Advantageous developments of the subject of the main claim are possible as a result of the measures contained in the sub-claims.

The throttle channel leading into the damping chamber can extend in the nozzle body or nozzle holder, and if appropriate its cross-section can be varied by adjusting means. A particularly simple design is obtained when the throttle channel passes through the deflectable wall portion of the damping chamber.

The deflectable wall portion of the damping chamber can be formed by a valve-closing member which is pressed by a spring in the direction of flow of the fuel against a valve seat which surrounds a non-throttling passage crosssection of the connecting bore and which is bridged by the throttle channel leading into the damping chamber. In this case, the throttle channel can be provided in a valve-seat plate inserted into the connecting bore.

It is especially advantageous if, according to the invention, the deflectable wall portion of the damping chamber is formed by a piston mounted displaceably in the connecting bore.

In this arrangement, it is possible to ensure, by means of appropriate dimensions and adjustment of the restoring spring for the piston and of the throttle-channel cross-section, that the damping of the movement of the valve needle begins only after the start of injection, and that the delay in the start of damping in relation to the start of injection is adjusted automatically to a favourable value at various operating points. Such a function is known, in principle, from DE - A - 3,221,442.

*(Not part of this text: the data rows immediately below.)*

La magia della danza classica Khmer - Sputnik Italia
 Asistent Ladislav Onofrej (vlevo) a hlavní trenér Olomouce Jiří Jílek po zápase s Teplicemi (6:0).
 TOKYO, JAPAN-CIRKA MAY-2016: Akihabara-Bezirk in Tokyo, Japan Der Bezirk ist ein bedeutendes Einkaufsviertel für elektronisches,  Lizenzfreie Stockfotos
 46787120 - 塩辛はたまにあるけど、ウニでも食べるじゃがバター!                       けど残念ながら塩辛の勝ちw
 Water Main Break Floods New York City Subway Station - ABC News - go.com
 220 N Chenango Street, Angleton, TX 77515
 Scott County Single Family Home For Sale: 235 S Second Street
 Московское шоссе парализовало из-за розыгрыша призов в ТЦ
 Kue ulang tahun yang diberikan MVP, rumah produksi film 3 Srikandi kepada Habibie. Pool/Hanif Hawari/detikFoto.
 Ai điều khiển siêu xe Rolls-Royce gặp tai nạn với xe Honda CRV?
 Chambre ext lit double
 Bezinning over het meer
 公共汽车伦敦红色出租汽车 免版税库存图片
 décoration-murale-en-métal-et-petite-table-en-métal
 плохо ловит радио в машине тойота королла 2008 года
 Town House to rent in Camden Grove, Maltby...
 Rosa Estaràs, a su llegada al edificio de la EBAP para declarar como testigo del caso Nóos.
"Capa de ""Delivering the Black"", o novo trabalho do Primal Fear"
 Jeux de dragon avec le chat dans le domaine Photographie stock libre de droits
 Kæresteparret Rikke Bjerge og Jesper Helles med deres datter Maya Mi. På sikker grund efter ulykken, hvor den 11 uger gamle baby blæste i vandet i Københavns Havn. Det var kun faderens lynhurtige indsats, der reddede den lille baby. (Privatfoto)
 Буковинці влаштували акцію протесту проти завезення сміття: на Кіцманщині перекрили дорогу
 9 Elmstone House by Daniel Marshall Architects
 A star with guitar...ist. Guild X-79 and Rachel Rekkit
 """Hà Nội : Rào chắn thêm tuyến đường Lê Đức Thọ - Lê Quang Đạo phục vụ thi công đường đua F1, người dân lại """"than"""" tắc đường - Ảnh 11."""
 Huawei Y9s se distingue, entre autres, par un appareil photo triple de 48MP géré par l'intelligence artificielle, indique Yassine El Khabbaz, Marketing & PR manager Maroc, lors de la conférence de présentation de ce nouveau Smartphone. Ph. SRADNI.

During the closing stroke of the valve needle, the piston is deflected counter to the force of its restoring spring, so that the volume of fuel displaced in the damping chamber by the valve needle is absorbed, without notable resistance, by that portion of the connecting bore exposed by the piston which moves back. The restoring spring then pushes the piston back into the initial position, the volume of fuel previously absorbed being displaced via the throttle channel into the fuel throughflow channel. When this process has not yet ended at the start of the next opening stroke of the valve needle, a first part stroke of the next opening stroke of the valve needle takes place without damping. A simple design is obtained when the throttle channel leading into the damping chamber is formed at least partially by the play between the piston and the guide bore.

It is proposed, in a development of the invention, that the piston be provided on the periphery with at least one longitudinal groove which starts from that end face of the piston facing the damping chamber and which is made shorter than the piston.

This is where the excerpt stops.